◆ Exercise requirements
Could you transcribe exactly the lines from the one containing "image size = 142×136 pixels" through the end of the listing below, both included, but none of the pictures?

◆ Data to use
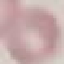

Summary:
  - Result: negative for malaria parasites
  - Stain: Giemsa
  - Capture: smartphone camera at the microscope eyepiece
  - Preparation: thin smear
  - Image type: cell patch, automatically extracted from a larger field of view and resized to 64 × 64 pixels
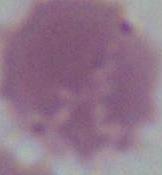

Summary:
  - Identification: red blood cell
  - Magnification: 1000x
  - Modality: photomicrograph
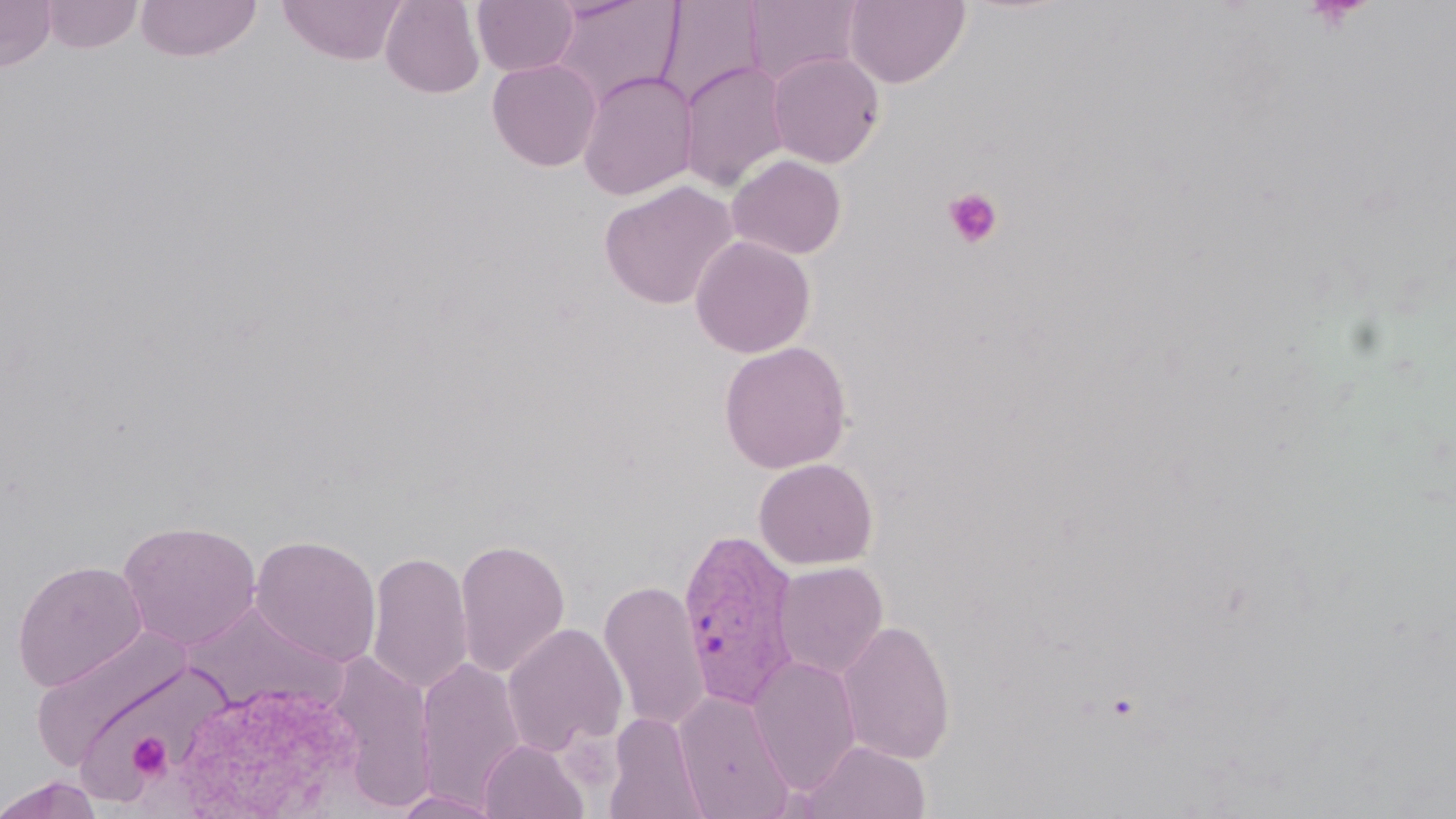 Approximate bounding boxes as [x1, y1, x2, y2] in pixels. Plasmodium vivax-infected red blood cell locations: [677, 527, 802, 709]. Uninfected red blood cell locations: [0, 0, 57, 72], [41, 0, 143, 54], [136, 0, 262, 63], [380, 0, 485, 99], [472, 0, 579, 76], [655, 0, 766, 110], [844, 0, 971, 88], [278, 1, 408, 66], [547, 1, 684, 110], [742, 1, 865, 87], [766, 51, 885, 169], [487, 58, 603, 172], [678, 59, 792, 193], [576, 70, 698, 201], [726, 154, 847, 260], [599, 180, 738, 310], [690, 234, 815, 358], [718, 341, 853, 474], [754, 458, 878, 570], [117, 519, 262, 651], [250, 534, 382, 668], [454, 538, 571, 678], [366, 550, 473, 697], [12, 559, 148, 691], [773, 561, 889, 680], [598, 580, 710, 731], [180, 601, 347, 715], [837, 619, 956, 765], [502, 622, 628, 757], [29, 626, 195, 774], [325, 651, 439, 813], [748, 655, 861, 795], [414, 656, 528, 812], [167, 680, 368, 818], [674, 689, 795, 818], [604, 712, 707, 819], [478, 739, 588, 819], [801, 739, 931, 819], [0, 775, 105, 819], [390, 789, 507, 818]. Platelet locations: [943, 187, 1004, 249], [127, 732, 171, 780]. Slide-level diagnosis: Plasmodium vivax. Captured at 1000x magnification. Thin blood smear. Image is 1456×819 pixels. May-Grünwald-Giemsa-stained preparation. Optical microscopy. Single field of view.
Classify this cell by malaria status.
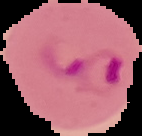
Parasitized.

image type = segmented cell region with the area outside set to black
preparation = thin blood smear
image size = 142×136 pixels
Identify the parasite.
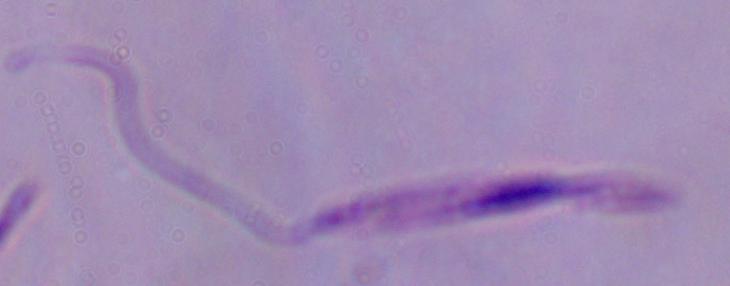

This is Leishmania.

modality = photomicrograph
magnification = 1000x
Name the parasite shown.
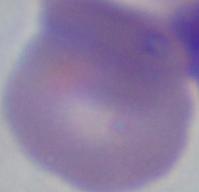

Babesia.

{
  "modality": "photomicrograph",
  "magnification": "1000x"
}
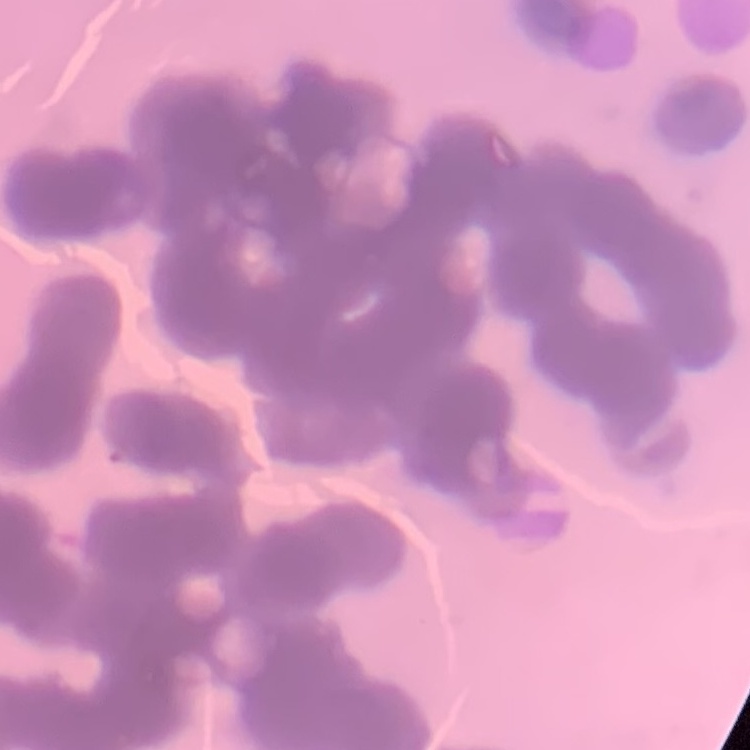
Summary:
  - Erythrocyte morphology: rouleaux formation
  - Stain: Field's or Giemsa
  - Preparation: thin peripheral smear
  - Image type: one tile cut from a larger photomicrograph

◆ Response for this exercise
image size = 142×136 pixels
Identify the parasite.

This is Leishmania.

modality = photomicrograph
magnification = 1000x
Name the parasite shown.

Babesia.

{
  "modality": "photomicrograph",
  "magnification": "1000x"
}
Summary:
  - Erythrocyte morphology: rouleaux formation
  - Stain: Field's or Giemsa
  - Preparation: thin peripheral smear
  - Image type: one tile cut from a larger photomicrograph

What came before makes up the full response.